▶ [The task]
Rewrite every line of the material below as a numbered list, leaving out the blank lines.

▶ [Information shown]
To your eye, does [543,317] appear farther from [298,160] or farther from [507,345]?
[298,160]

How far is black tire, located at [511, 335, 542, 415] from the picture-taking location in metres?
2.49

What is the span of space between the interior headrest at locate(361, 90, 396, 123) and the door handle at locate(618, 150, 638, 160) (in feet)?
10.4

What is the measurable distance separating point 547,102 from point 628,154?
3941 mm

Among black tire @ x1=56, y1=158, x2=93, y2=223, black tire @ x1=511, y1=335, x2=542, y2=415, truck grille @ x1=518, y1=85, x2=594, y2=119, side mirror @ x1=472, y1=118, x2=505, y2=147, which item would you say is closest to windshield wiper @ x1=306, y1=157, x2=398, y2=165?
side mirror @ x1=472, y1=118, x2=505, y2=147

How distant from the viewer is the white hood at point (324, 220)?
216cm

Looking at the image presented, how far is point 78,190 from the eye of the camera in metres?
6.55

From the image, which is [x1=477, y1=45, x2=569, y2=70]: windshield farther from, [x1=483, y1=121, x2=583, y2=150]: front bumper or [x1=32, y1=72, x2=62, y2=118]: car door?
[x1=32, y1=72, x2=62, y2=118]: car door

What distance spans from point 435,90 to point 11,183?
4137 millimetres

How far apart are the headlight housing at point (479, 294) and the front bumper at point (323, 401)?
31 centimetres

▶ [Output of the exercise]
1. To your eye, does [543,317] appear farther from [298,160] or farther from [507,345]?
2. [298,160]
3. How far is black tire, located at [511, 335, 542, 415] from the picture-taking location in metres?
4. 2.49
5. What is the span of space between the interior headrest at locate(361, 90, 396, 123) and the door handle at locate(618, 150, 638, 160) (in feet)?
6. 10.4
7. What is the measurable distance separating point 547,102 from point 628,154?
8. 3941 mm
9. Among black tire @ x1=56, y1=158, x2=93, y2=223, black tire @ x1=511, y1=335, x2=542, y2=415, truck grille @ x1=518, y1=85, x2=594, y2=119, side mirror @ x1=472, y1=118, x2=505, y2=147, which item would you say is closest to windshield wiper @ x1=306, y1=157, x2=398, y2=165?
10. side mirror @ x1=472, y1=118, x2=505, y2=147
11. How distant from the viewer is the white hood at point (324, 220)?
12. 216cm
13. Looking at the image presented, how far is point 78,190 from the eye of the camera in metres?
14. 6.55
15. From the image, which is [x1=477, y1=45, x2=569, y2=70]: windshield farther from, [x1=483, y1=121, x2=583, y2=150]: front bumper or [x1=32, y1=72, x2=62, y2=118]: car door?
16. [x1=32, y1=72, x2=62, y2=118]: car door
17. What distance spans from point 435,90 to point 11,183?
18. 4137 millimetres
19. How far apart are the headlight housing at point (479, 294) and the front bumper at point (323, 401)?
20. 31 centimetres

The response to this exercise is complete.